In conventional psychology, dissociation, the shaking or emergence of the killer fighter, is often seen as a critical point in which medical intervention or hospitalization is needed, a movement which could in many cases actively prevent the healing of trauma. Through techniques of somatic experiencing, the mental story is unpinned from the biological and emotional need to release the energy held by the traumatic state.
5. I AM HERE. The Power of Perception
Often, this shared awareness is the most stable backdrop to healing trauma.
It is possible for trauma therapy to arise out of wisdom that whatever can be thought, seen, felt, or experienced does not absolutely define who we are.
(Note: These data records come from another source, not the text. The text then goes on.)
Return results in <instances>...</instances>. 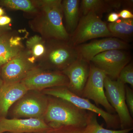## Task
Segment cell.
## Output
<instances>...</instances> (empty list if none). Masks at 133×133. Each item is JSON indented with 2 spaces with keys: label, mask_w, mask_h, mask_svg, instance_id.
I'll list each match as a JSON object with an SVG mask.
<instances>
[{
  "label": "cell",
  "mask_w": 133,
  "mask_h": 133,
  "mask_svg": "<svg viewBox=\"0 0 133 133\" xmlns=\"http://www.w3.org/2000/svg\"><path fill=\"white\" fill-rule=\"evenodd\" d=\"M48 96L44 120L51 128L63 126L84 127L90 123L92 112L78 108L62 99Z\"/></svg>",
  "instance_id": "obj_2"
},
{
  "label": "cell",
  "mask_w": 133,
  "mask_h": 133,
  "mask_svg": "<svg viewBox=\"0 0 133 133\" xmlns=\"http://www.w3.org/2000/svg\"><path fill=\"white\" fill-rule=\"evenodd\" d=\"M48 103V96L42 92L28 91L11 107L12 116L16 118L44 119Z\"/></svg>",
  "instance_id": "obj_7"
},
{
  "label": "cell",
  "mask_w": 133,
  "mask_h": 133,
  "mask_svg": "<svg viewBox=\"0 0 133 133\" xmlns=\"http://www.w3.org/2000/svg\"><path fill=\"white\" fill-rule=\"evenodd\" d=\"M106 74L90 63V71L88 79L81 97L92 100L97 105H101L106 111L114 114L115 110L107 100L104 87V81Z\"/></svg>",
  "instance_id": "obj_9"
},
{
  "label": "cell",
  "mask_w": 133,
  "mask_h": 133,
  "mask_svg": "<svg viewBox=\"0 0 133 133\" xmlns=\"http://www.w3.org/2000/svg\"><path fill=\"white\" fill-rule=\"evenodd\" d=\"M116 80L123 84H129L133 88V65L132 63H129L121 70Z\"/></svg>",
  "instance_id": "obj_23"
},
{
  "label": "cell",
  "mask_w": 133,
  "mask_h": 133,
  "mask_svg": "<svg viewBox=\"0 0 133 133\" xmlns=\"http://www.w3.org/2000/svg\"><path fill=\"white\" fill-rule=\"evenodd\" d=\"M96 116L95 114L93 113L90 123L84 127L63 126L50 128L44 133H93L95 129L94 120Z\"/></svg>",
  "instance_id": "obj_22"
},
{
  "label": "cell",
  "mask_w": 133,
  "mask_h": 133,
  "mask_svg": "<svg viewBox=\"0 0 133 133\" xmlns=\"http://www.w3.org/2000/svg\"><path fill=\"white\" fill-rule=\"evenodd\" d=\"M94 123L95 129L93 133H128L130 132L133 130L131 129L114 130L104 128L102 126L99 124L97 119V116H95L94 119Z\"/></svg>",
  "instance_id": "obj_24"
},
{
  "label": "cell",
  "mask_w": 133,
  "mask_h": 133,
  "mask_svg": "<svg viewBox=\"0 0 133 133\" xmlns=\"http://www.w3.org/2000/svg\"><path fill=\"white\" fill-rule=\"evenodd\" d=\"M12 22V19L8 16L3 15L0 17V26L4 27L9 26Z\"/></svg>",
  "instance_id": "obj_27"
},
{
  "label": "cell",
  "mask_w": 133,
  "mask_h": 133,
  "mask_svg": "<svg viewBox=\"0 0 133 133\" xmlns=\"http://www.w3.org/2000/svg\"><path fill=\"white\" fill-rule=\"evenodd\" d=\"M122 3L120 1L82 0L80 2V11L83 15L92 12L101 18L104 13L120 8Z\"/></svg>",
  "instance_id": "obj_17"
},
{
  "label": "cell",
  "mask_w": 133,
  "mask_h": 133,
  "mask_svg": "<svg viewBox=\"0 0 133 133\" xmlns=\"http://www.w3.org/2000/svg\"><path fill=\"white\" fill-rule=\"evenodd\" d=\"M130 56L123 50L107 51L94 57L90 63L104 72L112 80H116L122 69L128 64Z\"/></svg>",
  "instance_id": "obj_11"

Although we all have personalities and express through a world of form, we are at source far more than the changing personality, and we are inherently free from form.
From this perspective of existential freedom, both therapist and client can begin a shared process together in allowing all forms of personality to be relative and not absolute. This brings the creative freedom to attune to what is most needed and essential in the benefit of the whole.
We are not the thought, we are the one who is able to think. We are not the feeling, no matter how intense the feeling might be, we are that which is able to feel. We are not the self we are working on. We are the one that is able to allow this self, this personality, to be healed and transformed.
In this, a powerful existential trust can be born between the therapist and the client which creates a freedom through which whole “states of being” can be observed through shared awareness. Often, this shared awareness is the most stable backdrop to healing trauma. Awareness itself is the spacious agent which can allow the rejected event and experience back into the individual system, through which it can find an acceptable form in the social field.